Cytotoxic and antigen presenting cells, and non-basement membrane zone pathology in a case of bullous pemphigoid

Background: When performing direct and indirect skin immunofluorescence (DIF, IIF) in bullous pemphigoid (BP) utilizing single fluorophores such as fluorescein isothiocyanate (FITC), the presence of ”background” fluorescence is commonly described. Aim of reporting this case: Our laboratory has noted that what is termed “background” could represent a complex immune response in BP, that may be present in addition to the classical deposits of immunoglobulins and/or complement at the dermal/epidermal basement membrane zone (BMZ).

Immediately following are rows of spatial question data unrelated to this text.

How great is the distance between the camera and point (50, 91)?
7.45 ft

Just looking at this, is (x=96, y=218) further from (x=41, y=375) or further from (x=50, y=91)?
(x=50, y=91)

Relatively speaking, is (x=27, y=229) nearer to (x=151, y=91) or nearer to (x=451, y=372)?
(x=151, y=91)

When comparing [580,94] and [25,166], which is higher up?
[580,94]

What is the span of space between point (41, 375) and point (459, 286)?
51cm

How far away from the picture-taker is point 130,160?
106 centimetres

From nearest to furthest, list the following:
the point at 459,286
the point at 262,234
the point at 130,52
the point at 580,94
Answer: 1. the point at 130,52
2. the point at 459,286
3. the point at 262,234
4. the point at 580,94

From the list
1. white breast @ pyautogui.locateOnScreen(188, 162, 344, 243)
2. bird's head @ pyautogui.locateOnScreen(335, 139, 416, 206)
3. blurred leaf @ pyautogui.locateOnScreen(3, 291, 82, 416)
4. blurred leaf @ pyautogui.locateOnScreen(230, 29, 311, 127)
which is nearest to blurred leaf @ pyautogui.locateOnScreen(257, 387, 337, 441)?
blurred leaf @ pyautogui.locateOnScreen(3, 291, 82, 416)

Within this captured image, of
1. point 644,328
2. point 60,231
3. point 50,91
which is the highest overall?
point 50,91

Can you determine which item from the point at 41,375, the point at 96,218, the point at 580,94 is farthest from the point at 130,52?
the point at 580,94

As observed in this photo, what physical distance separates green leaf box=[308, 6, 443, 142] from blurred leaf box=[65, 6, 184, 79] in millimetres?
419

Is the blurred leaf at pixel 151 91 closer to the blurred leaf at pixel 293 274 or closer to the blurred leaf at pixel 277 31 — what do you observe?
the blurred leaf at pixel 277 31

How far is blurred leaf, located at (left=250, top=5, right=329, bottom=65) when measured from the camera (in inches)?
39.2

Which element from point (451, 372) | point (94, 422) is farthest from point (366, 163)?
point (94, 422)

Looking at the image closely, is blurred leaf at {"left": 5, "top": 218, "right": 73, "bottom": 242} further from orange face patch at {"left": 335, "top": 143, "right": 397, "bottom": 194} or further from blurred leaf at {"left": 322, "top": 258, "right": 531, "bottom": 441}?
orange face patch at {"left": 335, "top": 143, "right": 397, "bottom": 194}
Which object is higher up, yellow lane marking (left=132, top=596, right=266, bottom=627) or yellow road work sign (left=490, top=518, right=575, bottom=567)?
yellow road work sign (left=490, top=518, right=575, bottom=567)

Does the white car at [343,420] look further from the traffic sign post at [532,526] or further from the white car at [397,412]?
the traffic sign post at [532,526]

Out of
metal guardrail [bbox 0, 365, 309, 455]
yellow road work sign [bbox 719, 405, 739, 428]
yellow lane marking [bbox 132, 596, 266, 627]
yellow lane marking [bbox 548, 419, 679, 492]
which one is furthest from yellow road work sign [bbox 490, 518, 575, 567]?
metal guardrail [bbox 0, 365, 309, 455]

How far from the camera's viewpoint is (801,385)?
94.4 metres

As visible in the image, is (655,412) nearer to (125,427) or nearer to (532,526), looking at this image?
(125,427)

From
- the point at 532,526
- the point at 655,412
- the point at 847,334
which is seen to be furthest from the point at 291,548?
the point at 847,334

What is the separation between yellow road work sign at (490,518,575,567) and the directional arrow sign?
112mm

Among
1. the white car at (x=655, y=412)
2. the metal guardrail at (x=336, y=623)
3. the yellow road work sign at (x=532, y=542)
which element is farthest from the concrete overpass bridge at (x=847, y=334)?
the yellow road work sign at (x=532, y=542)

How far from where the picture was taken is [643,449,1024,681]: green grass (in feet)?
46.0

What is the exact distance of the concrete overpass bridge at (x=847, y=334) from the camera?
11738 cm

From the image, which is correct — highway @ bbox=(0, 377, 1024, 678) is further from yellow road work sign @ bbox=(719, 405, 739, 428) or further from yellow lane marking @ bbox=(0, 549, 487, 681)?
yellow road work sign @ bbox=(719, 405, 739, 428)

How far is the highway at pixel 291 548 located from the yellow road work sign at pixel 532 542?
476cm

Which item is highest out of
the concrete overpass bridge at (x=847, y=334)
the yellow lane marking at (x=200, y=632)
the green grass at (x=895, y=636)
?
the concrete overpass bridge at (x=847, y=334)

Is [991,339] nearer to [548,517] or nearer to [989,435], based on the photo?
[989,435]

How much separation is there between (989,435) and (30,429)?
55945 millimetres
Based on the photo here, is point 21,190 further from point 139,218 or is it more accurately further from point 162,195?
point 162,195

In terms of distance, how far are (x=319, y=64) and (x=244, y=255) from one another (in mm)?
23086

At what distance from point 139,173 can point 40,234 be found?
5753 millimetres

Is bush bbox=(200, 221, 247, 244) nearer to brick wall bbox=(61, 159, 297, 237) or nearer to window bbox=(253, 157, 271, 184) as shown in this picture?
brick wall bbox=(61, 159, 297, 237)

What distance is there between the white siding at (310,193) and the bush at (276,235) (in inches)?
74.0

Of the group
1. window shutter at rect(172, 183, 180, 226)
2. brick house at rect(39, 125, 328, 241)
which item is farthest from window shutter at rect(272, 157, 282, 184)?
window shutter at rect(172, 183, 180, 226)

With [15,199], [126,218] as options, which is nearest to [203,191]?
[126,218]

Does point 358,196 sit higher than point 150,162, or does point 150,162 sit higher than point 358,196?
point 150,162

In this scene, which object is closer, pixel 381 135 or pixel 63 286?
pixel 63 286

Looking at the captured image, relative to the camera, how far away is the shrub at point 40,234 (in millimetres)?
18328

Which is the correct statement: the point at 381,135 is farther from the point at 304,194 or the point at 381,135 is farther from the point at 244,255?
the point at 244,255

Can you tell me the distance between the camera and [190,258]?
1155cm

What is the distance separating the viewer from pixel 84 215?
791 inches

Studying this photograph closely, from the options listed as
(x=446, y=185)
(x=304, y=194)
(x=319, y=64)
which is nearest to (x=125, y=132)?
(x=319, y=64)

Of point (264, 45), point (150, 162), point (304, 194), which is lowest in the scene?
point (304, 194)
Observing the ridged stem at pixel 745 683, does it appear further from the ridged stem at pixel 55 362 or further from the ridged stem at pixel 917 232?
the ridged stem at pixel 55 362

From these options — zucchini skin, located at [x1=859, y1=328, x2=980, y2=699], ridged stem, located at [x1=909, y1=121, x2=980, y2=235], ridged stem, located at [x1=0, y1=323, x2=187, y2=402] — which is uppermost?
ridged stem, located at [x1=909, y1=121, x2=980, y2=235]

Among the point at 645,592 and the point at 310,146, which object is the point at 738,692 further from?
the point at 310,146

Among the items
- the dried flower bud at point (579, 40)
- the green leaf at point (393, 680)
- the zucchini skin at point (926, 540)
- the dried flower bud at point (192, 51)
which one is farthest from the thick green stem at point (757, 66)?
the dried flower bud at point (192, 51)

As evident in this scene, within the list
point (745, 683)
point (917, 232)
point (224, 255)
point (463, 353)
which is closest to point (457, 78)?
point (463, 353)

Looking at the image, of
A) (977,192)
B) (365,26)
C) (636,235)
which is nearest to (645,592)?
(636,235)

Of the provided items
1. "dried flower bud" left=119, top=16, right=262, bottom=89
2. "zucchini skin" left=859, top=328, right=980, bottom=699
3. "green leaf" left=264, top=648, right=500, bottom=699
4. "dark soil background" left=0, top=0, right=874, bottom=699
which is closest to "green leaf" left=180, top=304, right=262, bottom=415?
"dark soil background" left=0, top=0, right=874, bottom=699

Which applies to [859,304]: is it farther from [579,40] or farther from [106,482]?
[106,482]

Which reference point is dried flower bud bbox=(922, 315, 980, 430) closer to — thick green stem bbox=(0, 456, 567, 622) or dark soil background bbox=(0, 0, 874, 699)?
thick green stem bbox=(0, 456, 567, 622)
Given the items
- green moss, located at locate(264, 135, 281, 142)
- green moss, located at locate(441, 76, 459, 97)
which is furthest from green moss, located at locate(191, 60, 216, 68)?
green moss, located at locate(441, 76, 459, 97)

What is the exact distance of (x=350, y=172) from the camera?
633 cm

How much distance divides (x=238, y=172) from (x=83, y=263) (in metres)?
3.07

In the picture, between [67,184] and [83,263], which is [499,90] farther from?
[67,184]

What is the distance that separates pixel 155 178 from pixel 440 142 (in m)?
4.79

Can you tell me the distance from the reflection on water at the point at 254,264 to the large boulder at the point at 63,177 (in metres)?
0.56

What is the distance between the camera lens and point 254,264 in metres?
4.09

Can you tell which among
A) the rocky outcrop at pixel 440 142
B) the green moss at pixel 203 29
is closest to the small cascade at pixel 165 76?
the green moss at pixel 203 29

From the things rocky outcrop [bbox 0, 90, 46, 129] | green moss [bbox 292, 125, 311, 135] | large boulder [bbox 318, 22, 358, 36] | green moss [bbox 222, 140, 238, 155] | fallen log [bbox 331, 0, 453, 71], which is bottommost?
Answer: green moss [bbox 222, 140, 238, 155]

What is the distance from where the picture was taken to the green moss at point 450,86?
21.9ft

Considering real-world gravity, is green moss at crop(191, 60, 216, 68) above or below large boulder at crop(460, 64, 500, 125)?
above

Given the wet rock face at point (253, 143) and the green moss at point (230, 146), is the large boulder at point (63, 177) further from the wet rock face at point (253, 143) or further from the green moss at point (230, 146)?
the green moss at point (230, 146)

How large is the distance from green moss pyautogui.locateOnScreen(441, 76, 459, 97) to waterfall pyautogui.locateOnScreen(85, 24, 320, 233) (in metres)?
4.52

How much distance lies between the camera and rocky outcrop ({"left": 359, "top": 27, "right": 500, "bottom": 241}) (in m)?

Therefore, we simultaneously used multiple colored fluorophores to further investigate this possibility. Case Report: A 68-year-old male was evaluated for the presence of rapidly appearing vesicles and bullae on the chest, with additional pruritus. Methods: Skin biopsies for hematoxylin and eosin (H&E) staining, as well as for DIF, IIF, salt split skin and immunohistochemistry (IHC) analyses were performed. Results: H&E staining demonstrated a subepidermal blistering disorder. Within the dermis, a mild, superficial and deep, perivascular infiltrate of lymphocytes, histiocytes and eosinophils was observed. A few infiltrate cells displayed positive DIF staining for CD5, CD8 and CD45 around dermal blood vessels, nerves and eccrine sweat glands. In contradistinction, CD4, CD56 and Granzyme B staining was predominantly negative in these areas. DIF, IIF and salt split skin studies revealed a strong presence of IgG, Complement/C3, IgM and fibrinogen in linear patterns at the BMZ. Around the upper dermal perivascular infiltrate, HAM56 and CD68 positive cells were also noted. Positive DIF staining for CD1a was found suprajacent to the blister in the epidermis. Utilizing identical antibodies, we repeated our staining with the IHC technique, to address the issue of autofluorescence in DIF staining. Our IHC findings correlated with DIF and IIF results. Conclusion: Using multiple DIF fluorophores in this case of BP, we observed autoantibodies to structures such dermal nerves, blood vessels and eccrine sweat glands, that were not appreciated using FITCI alone. We propose the use of this technique in autoimmune skin diseases. In addition, we observed a prominent T cytotoxic cell infiltrate, that warrants further characterization.